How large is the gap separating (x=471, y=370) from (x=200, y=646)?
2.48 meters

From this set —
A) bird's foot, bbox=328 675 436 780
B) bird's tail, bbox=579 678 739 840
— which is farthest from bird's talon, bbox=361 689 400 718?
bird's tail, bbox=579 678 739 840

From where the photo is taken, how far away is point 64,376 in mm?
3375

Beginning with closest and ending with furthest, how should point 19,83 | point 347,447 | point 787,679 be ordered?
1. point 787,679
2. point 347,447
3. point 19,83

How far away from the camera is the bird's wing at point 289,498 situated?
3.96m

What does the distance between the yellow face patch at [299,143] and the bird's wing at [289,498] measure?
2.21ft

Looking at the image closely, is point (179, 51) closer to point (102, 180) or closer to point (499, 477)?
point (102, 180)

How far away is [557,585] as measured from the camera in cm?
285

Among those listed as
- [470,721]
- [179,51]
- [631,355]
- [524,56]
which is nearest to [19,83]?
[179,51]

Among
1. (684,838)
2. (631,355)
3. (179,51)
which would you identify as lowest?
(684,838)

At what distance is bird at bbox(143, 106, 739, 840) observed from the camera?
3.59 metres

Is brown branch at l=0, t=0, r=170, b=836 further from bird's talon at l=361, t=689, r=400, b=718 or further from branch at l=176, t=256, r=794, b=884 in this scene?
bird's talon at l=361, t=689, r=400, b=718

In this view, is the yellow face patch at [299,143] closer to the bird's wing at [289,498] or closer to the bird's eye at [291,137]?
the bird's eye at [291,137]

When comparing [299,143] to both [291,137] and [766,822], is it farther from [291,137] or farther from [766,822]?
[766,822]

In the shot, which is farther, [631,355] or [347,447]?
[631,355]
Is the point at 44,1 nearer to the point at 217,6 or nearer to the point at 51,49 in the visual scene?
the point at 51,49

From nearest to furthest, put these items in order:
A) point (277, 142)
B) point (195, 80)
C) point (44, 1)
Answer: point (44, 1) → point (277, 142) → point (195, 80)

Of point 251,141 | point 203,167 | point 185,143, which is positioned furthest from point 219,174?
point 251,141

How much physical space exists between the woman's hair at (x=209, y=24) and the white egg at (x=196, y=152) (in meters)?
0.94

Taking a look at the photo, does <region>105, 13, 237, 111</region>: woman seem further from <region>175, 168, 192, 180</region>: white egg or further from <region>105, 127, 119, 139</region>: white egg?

WHAT TO PRODUCE -> Copy all of the rows above word for word, with nothing changed.

ANSWER TO THIS EXERCISE ->
How large is the gap separating (x=471, y=370) from (x=200, y=646)?
2.48 meters

From this set —
A) bird's foot, bbox=328 675 436 780
B) bird's tail, bbox=579 678 739 840
— which is farthest from bird's talon, bbox=361 689 400 718?
bird's tail, bbox=579 678 739 840

From where the photo is taken, how far away is point 64,376 in mm?
3375

Beginning with closest and ending with furthest, how should point 19,83 | point 347,447 | point 787,679 be ordered?
1. point 787,679
2. point 347,447
3. point 19,83

How far away from the camera is the bird's wing at point 289,498 situated?
3.96m

What does the distance between the yellow face patch at [299,143] and the bird's wing at [289,498] measure?
2.21ft

Looking at the image closely, is point (179, 51) closer to point (102, 180) or closer to point (499, 477)?
point (102, 180)

How far away is [557,585] as measured from the camera in cm?
285

Among those listed as
- [470,721]
- [179,51]
- [631,355]
- [524,56]
which is nearest to [19,83]?
[179,51]

Among
1. (684,838)
2. (631,355)
3. (179,51)
which would you identify as lowest?
(684,838)

At what distance is bird at bbox(143, 106, 739, 840) observed from the camera?
3.59 metres

Is brown branch at l=0, t=0, r=170, b=836 further from bird's talon at l=361, t=689, r=400, b=718 or further from branch at l=176, t=256, r=794, b=884 in this scene?
bird's talon at l=361, t=689, r=400, b=718

In this view, is the yellow face patch at [299,143] closer to the bird's wing at [289,498] or closer to the bird's eye at [291,137]?
the bird's eye at [291,137]

When comparing [299,143] to both [291,137] and [766,822], is it farther from [291,137] or farther from [766,822]?
[766,822]

In the shot, which is farther, [631,355] or [347,447]?
[631,355]
Is the point at 44,1 nearer to the point at 217,6 or nearer to the point at 51,49 in the visual scene?
the point at 51,49

From nearest to furthest, put these items in order:
A) point (277, 142)
B) point (195, 80)
C) point (44, 1)
Answer: point (44, 1) → point (277, 142) → point (195, 80)

Of point 251,141 | point 203,167 | point 185,143, which is positioned furthest from point 219,174?
point 251,141

How much physical space exists between the woman's hair at (x=209, y=24) and the white egg at (x=196, y=152) (in meters)?
0.94

Taking a look at the photo, does <region>105, 13, 237, 111</region>: woman seem further from <region>175, 168, 192, 180</region>: white egg or further from <region>105, 127, 119, 139</region>: white egg?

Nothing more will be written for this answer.